How will you conduct your discovery calls? What’s your process for invoicing clients? How will you onboard or fire a client?
Take time to write out a list of the different tasks you’ll complete, and move down the list documenting a step-by-step process.
(By the way, this will make it REALLY easy for you to hire subcontractors later.)
You can use a simple Google Sheet or a program like Trello or ClickUp to do this.
Action step: record the process for accomplishing different actions in your business.
8. Get Legal
By now you have all the basics down in your business, and it’s time to get your business legal! While I’m not qualified to get you official legal advice, I do have some contracts written by a REAL lawyer that can help you protect yourself.
You’ll also want to decide which kind of business you’ll be (i.e. sole proprietorship, LLC).
A lot of virtual assistants ask me if they need to get an LLC, but here is what I want to make sure you understand. You don’t need an LLC to legally operate your business, however, it does add a layer of protection over your assets in the event that your business is sued. It separates you from your business so that it’s treated as its own entity.
You’ll also want to make sure that you check the local laws in your city or state for other licenses that may be required. SCORE is a great resource that can help with this. I highly recommend checking them out.
9. Get Clients!
One of the BIGGEST questions I get from virtual assistants is how to find clients.
If you’re just starting out, it can be a little intimidating and this is usually when a feeling of fear can take over. That’s totally normal, and I don’t want you to let it stop you!
If I did it, I know that you can too!
I created a free training just for you where I go in-depth and spill my secrets on how to book out your services pretty quickly.
I will share a little bit about it down below, but for a more detailed training be sure to check out the free video.

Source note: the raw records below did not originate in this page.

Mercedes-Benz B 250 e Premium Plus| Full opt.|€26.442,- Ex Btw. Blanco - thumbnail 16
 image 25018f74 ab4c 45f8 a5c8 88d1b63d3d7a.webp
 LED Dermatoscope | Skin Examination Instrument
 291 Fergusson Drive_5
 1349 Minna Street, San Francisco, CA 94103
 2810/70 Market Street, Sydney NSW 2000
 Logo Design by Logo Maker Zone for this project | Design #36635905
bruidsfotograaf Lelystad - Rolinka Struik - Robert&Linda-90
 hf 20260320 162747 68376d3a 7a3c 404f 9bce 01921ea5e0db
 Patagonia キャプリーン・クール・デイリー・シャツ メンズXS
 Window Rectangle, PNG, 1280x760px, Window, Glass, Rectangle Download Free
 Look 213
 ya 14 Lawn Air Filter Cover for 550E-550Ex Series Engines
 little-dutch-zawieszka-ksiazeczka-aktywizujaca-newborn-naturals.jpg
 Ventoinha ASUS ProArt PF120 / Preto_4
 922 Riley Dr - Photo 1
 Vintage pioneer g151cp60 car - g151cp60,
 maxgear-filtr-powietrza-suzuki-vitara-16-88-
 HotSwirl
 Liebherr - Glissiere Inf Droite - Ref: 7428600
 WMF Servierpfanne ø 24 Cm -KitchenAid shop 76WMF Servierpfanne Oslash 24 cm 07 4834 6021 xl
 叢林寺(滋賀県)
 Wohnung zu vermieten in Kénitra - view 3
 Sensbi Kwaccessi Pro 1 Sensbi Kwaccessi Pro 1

Friends & Family Referrals
One of my FAVORITE ways to find virtual assistant clients fast is through friends and family. It’s so easy to do, and since you already have a relationship with the person, the know/like/trust factor is already present.
Chances are you know someone who owns a business, or someone you know does. So as soon as you launch your business you’ll want to make sure to let everyone know you’re offering virtual assistant services! (You’d be surprised how many VAs actually skip this easy step and miss out on potential clients!)
In my free training, I actually share an outreach script that you can customize and use when reaching out.
Another excellent way to find literally thousands of potential clients is on Facebook. I highly recommend joining as many groups as you can related to business or the specific industry you want to serve. After joining, you should interact daily to build your network and showcase your expertise by giving valuable responses to people’s questions.
If you’re not already on LinkedIn, I highly recommend creating a new profile and connecting with other VAs and professionals that fit your ideal client profile.
This is actually one of the strategies that helped me book out my services early on!
Set up a client attraction system
Social media is a great way to find VA clients fast, but you don’t want to be “hustling” forever.
You need a long-term strategy so that clients are consistently flowing into your business without you always having to go out there and chase leads.
That is why I highly recommend creating a client attraction system so that clients are coming to YOU.
This can be as simple as creating a landing page with a free download that someone can get in exchange for their email. Or maybe you have a blog with keyword-rich content that can lead clients to your website. You just need a way that people can find you and experience a taste of what you offer.
10. Build a Team
If you’ve made it this far, congrats because I’ve just given you a step-by-step breakdown of what it takes to get your virtual assistant business started from scratch! Now you get to decide if you want to SCALE to the next level by building your team.